Zijn voorbeelden

Rembrandt gebruikte wel eens kunstwerken van andere kunstenaars als voorbeeld. Vaak keek hij naar het werk van zijn voorgangers en ook van kunstenaars uit zijn eigen tijd. Rembrandt bezat een grote verzameling schilderijen, beeldhouwwerken, tekeningen en prenten van kunstenaars die hij bewonderde. Het was een inspiratiebron voor zijn eigen werk.

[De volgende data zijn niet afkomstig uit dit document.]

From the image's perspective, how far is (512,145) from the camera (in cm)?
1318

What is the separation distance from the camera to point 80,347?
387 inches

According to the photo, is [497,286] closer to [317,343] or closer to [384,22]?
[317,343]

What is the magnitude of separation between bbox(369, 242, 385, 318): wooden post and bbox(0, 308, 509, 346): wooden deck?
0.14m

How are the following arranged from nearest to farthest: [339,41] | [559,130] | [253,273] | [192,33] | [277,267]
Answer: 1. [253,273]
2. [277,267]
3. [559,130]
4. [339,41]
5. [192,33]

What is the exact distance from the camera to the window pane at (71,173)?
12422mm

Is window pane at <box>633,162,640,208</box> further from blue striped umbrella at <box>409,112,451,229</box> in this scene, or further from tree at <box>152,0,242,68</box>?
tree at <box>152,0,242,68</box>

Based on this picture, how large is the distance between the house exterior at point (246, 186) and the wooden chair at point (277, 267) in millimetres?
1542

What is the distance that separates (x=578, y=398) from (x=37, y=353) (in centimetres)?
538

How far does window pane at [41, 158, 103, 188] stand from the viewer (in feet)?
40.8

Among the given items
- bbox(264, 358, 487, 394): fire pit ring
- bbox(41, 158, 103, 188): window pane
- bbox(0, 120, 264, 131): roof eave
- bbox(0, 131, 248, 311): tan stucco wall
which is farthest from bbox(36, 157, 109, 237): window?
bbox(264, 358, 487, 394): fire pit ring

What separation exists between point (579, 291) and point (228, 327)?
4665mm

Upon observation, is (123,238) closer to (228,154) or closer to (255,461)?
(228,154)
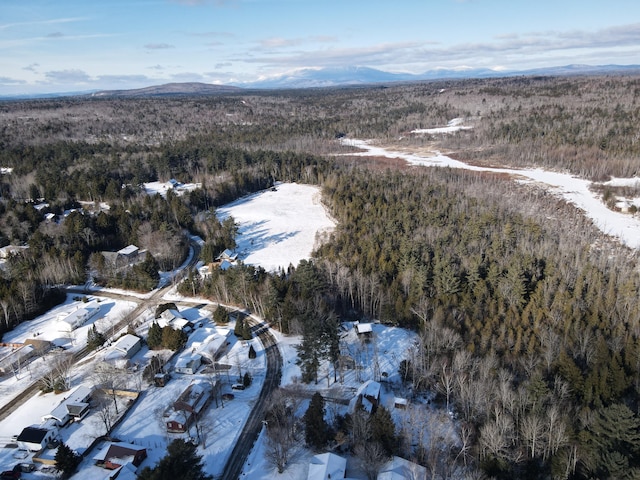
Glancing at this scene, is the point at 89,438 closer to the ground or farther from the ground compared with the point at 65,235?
closer to the ground

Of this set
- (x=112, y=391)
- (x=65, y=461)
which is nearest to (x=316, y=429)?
(x=65, y=461)

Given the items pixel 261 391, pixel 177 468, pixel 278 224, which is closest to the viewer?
pixel 177 468

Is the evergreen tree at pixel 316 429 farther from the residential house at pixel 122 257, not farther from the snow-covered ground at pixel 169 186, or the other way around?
the snow-covered ground at pixel 169 186

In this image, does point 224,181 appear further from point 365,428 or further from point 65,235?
point 365,428

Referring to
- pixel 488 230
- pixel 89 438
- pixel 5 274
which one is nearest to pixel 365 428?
pixel 89 438

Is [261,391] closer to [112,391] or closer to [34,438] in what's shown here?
[112,391]

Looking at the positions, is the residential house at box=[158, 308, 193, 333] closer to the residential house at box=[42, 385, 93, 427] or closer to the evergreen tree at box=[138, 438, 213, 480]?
the residential house at box=[42, 385, 93, 427]

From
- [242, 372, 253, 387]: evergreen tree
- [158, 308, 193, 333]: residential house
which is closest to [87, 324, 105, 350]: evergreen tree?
[158, 308, 193, 333]: residential house
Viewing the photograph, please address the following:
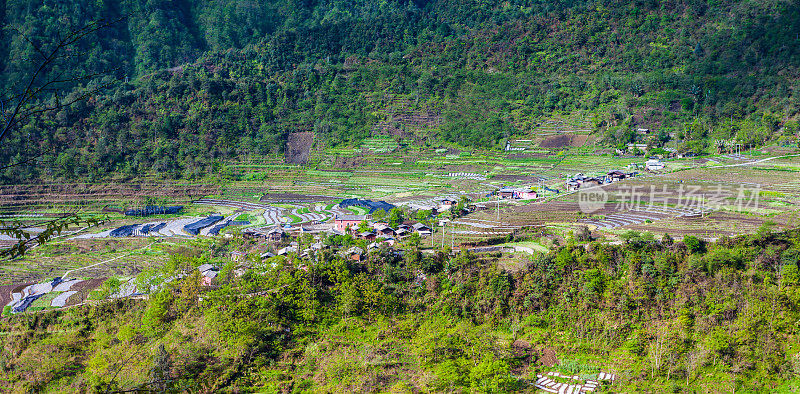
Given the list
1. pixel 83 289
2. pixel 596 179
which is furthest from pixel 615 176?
pixel 83 289

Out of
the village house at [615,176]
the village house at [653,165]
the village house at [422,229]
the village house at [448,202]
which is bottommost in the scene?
the village house at [422,229]

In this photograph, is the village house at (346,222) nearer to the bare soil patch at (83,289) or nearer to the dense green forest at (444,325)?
the dense green forest at (444,325)

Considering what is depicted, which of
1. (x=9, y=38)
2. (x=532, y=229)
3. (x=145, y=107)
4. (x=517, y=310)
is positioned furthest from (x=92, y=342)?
(x=9, y=38)

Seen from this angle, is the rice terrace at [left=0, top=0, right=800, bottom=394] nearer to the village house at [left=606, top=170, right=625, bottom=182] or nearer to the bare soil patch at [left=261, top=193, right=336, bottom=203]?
the village house at [left=606, top=170, right=625, bottom=182]

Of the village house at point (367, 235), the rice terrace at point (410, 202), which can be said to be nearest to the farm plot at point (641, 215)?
the rice terrace at point (410, 202)

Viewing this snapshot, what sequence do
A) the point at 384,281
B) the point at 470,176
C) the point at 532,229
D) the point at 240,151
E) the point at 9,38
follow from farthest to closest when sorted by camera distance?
the point at 9,38
the point at 240,151
the point at 470,176
the point at 532,229
the point at 384,281

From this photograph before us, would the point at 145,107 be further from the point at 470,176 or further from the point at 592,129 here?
the point at 592,129

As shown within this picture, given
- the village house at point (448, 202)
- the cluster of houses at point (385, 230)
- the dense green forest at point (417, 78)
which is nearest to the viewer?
the cluster of houses at point (385, 230)
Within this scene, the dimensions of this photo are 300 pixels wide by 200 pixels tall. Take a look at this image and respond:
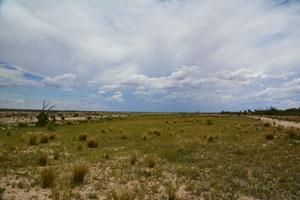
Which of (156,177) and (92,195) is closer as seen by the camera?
(92,195)

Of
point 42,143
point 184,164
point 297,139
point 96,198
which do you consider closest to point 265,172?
point 184,164

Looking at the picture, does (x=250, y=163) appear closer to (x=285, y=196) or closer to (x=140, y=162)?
(x=285, y=196)

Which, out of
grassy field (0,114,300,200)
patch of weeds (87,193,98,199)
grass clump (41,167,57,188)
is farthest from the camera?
grass clump (41,167,57,188)

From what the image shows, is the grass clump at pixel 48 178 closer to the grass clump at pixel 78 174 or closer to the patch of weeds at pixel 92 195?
the grass clump at pixel 78 174

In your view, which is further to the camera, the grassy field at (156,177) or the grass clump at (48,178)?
the grass clump at (48,178)

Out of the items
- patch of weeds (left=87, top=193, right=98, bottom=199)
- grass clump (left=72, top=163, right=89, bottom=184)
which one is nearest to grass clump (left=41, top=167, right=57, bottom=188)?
grass clump (left=72, top=163, right=89, bottom=184)

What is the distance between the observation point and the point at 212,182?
235 inches

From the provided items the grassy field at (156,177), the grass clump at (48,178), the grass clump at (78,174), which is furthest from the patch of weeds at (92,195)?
the grass clump at (48,178)

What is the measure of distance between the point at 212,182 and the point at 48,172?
5.52 meters

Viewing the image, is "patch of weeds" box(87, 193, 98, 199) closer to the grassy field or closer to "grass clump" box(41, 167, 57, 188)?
the grassy field

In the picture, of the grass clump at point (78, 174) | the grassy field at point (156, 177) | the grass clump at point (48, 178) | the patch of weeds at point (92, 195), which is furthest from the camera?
the grass clump at point (78, 174)

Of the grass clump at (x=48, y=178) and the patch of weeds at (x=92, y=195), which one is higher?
the grass clump at (x=48, y=178)

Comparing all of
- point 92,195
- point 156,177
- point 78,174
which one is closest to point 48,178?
point 78,174

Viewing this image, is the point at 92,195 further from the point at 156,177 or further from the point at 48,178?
the point at 156,177
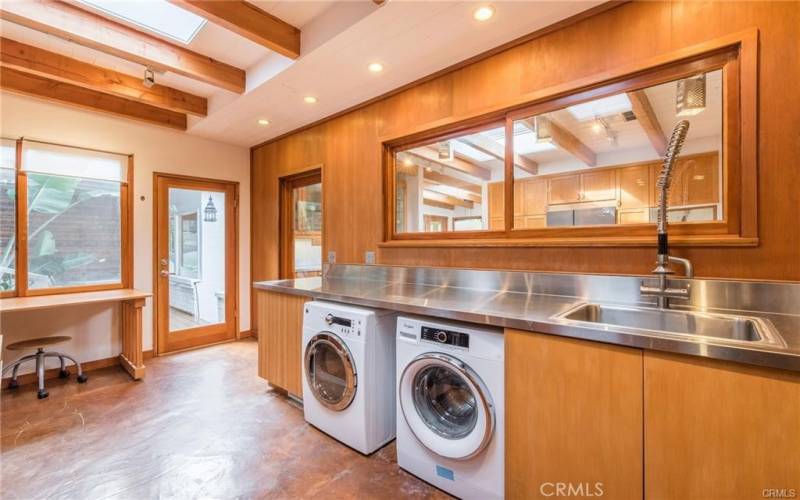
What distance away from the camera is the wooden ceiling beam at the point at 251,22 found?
184 cm

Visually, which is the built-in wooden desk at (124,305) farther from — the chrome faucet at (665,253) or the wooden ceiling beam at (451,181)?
the chrome faucet at (665,253)

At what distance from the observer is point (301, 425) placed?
227cm

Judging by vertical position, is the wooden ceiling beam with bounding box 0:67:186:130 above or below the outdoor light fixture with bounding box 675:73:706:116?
above

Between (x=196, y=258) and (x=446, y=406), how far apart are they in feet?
11.6

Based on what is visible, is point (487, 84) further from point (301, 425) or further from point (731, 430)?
point (301, 425)

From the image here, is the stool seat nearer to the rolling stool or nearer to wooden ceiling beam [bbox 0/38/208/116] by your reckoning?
the rolling stool


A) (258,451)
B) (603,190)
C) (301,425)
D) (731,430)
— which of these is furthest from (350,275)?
(731,430)

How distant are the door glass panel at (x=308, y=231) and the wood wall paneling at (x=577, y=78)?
443 millimetres

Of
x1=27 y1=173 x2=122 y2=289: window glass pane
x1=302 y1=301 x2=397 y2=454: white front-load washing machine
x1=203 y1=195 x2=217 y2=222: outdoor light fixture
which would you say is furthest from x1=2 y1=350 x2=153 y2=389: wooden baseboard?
x1=302 y1=301 x2=397 y2=454: white front-load washing machine

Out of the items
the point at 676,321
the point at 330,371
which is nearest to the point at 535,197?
the point at 676,321

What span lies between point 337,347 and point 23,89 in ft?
11.3

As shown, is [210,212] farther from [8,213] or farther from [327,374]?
[327,374]

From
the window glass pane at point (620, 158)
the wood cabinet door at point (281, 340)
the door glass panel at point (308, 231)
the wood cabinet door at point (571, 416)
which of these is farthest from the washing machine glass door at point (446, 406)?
the door glass panel at point (308, 231)

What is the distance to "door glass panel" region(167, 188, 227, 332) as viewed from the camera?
12.5 feet
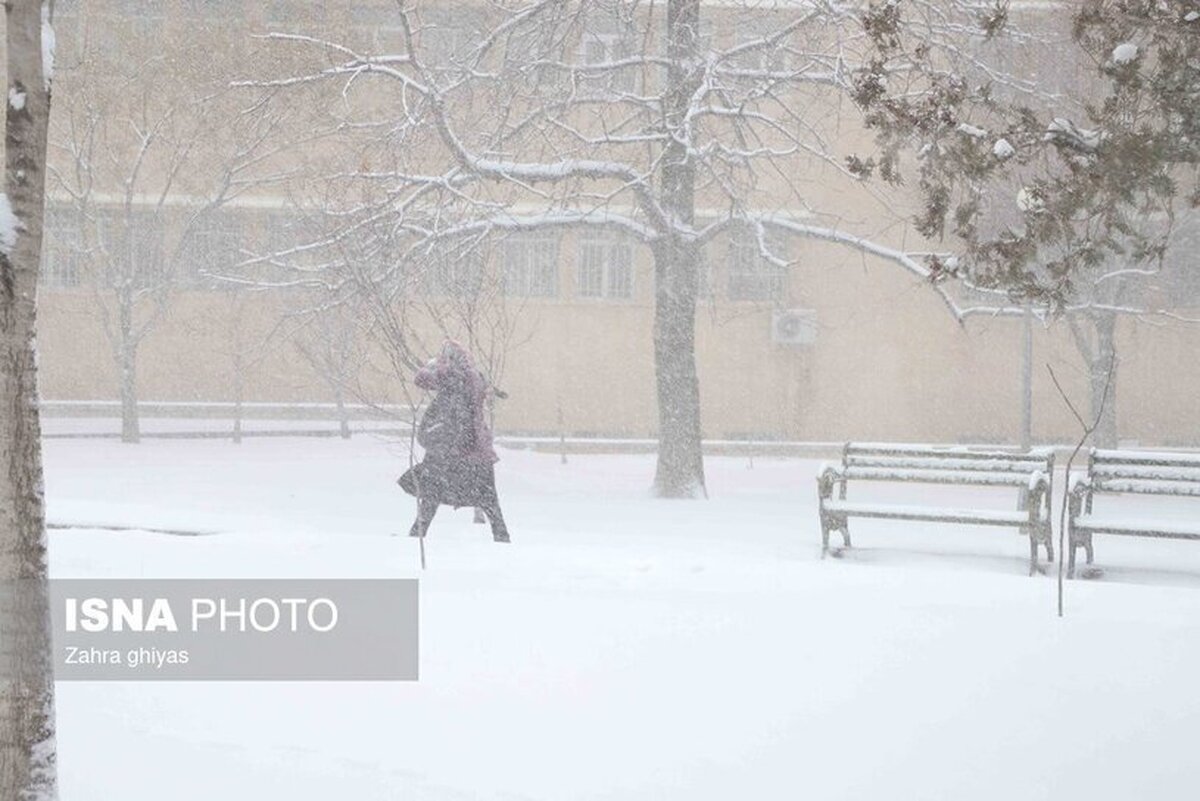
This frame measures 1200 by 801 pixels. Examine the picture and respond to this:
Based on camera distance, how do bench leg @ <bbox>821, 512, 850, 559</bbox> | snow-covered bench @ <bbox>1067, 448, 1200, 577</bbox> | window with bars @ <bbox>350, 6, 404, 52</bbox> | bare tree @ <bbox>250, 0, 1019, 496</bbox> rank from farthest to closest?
window with bars @ <bbox>350, 6, 404, 52</bbox> < bare tree @ <bbox>250, 0, 1019, 496</bbox> < bench leg @ <bbox>821, 512, 850, 559</bbox> < snow-covered bench @ <bbox>1067, 448, 1200, 577</bbox>

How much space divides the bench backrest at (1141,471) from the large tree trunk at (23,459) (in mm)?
7667

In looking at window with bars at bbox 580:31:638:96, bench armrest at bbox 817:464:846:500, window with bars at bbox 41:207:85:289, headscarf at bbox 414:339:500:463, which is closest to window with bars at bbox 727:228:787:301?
window with bars at bbox 580:31:638:96

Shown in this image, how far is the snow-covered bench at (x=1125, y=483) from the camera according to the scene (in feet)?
31.2

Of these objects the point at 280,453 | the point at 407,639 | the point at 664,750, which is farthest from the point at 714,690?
the point at 280,453

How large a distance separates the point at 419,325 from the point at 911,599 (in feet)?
63.1

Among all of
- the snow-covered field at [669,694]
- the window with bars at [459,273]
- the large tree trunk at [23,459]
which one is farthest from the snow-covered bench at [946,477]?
the large tree trunk at [23,459]

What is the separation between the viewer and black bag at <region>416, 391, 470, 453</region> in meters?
10.4

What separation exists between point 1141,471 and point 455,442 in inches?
198

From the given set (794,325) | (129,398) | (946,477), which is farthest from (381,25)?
(946,477)

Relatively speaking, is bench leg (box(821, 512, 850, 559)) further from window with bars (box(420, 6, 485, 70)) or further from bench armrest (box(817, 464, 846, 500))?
window with bars (box(420, 6, 485, 70))

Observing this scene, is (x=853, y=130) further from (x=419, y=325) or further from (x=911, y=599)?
(x=911, y=599)

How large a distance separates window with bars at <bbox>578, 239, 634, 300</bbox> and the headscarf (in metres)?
15.2

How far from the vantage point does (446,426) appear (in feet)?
34.1

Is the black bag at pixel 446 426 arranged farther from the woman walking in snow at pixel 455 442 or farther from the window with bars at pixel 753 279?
the window with bars at pixel 753 279
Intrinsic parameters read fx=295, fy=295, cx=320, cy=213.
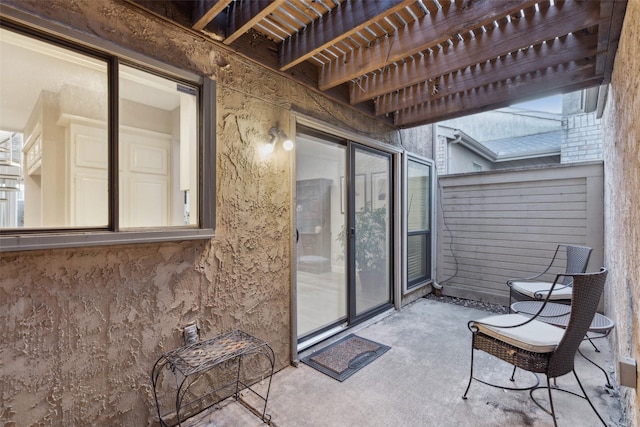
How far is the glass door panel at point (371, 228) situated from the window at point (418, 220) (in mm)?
435

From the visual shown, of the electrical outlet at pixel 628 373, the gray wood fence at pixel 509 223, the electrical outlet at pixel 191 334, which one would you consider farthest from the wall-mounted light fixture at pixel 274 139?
the gray wood fence at pixel 509 223

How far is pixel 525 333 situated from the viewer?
2021 millimetres

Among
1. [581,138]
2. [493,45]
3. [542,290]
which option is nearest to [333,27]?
[493,45]

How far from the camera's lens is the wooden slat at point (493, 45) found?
189cm

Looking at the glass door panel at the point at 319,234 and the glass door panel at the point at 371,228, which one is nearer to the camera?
the glass door panel at the point at 319,234

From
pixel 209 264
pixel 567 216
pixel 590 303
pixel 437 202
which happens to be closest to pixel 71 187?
pixel 209 264

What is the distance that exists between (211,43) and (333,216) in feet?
6.50

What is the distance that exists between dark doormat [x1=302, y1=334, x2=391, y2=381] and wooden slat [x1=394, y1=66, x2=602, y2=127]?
2.76 m

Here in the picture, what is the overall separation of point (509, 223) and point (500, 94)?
212 centimetres

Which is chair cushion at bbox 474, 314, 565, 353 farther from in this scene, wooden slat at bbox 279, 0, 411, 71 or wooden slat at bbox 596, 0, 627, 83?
wooden slat at bbox 279, 0, 411, 71

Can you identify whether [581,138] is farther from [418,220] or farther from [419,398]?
[419,398]

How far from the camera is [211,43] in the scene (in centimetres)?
211

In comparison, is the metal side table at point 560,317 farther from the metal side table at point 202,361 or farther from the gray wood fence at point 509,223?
the metal side table at point 202,361

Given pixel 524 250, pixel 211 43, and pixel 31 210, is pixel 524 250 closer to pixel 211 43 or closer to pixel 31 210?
pixel 211 43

Lucas van Leyden en Pieter Lastman
In Rembrandts ets De triomf van Mordechai komen elementen voor die zijn ontleend aan de gelijknamige gravure van zijn beroemde voorganger en stadgenoot Lucas van Leyden. De knielende man met de pet in zijn handen rechts en vooral de man met de bolle kop die zijn muts afneemt, zijn verwijzingen naar het voorbeeld van Lucas van Leyden. Maar dit was niet Rembrandts enige bron, want hij gebruikte ook elementen uit een schilderij met hetzelfde onderwerp van zijn leermeester Pieter Lastman. Het poortgebouw nam hij van Lastmans schilderij over met de toeschouwers hoog boven het tafereel op het balkon. Ook het ronde gebouw met de koepel op de achtergrond lijkt daaraan ontleend. Anders dan bij Lucas van Leyden en Lastman is de figuur van Haman bij Rembrandt niet verscholen achter het paard, maar treedt hij op de voorgrond, uitroepend: ‘Zo wordt gedaan aan de man wie de koning eer wil bewijzen’.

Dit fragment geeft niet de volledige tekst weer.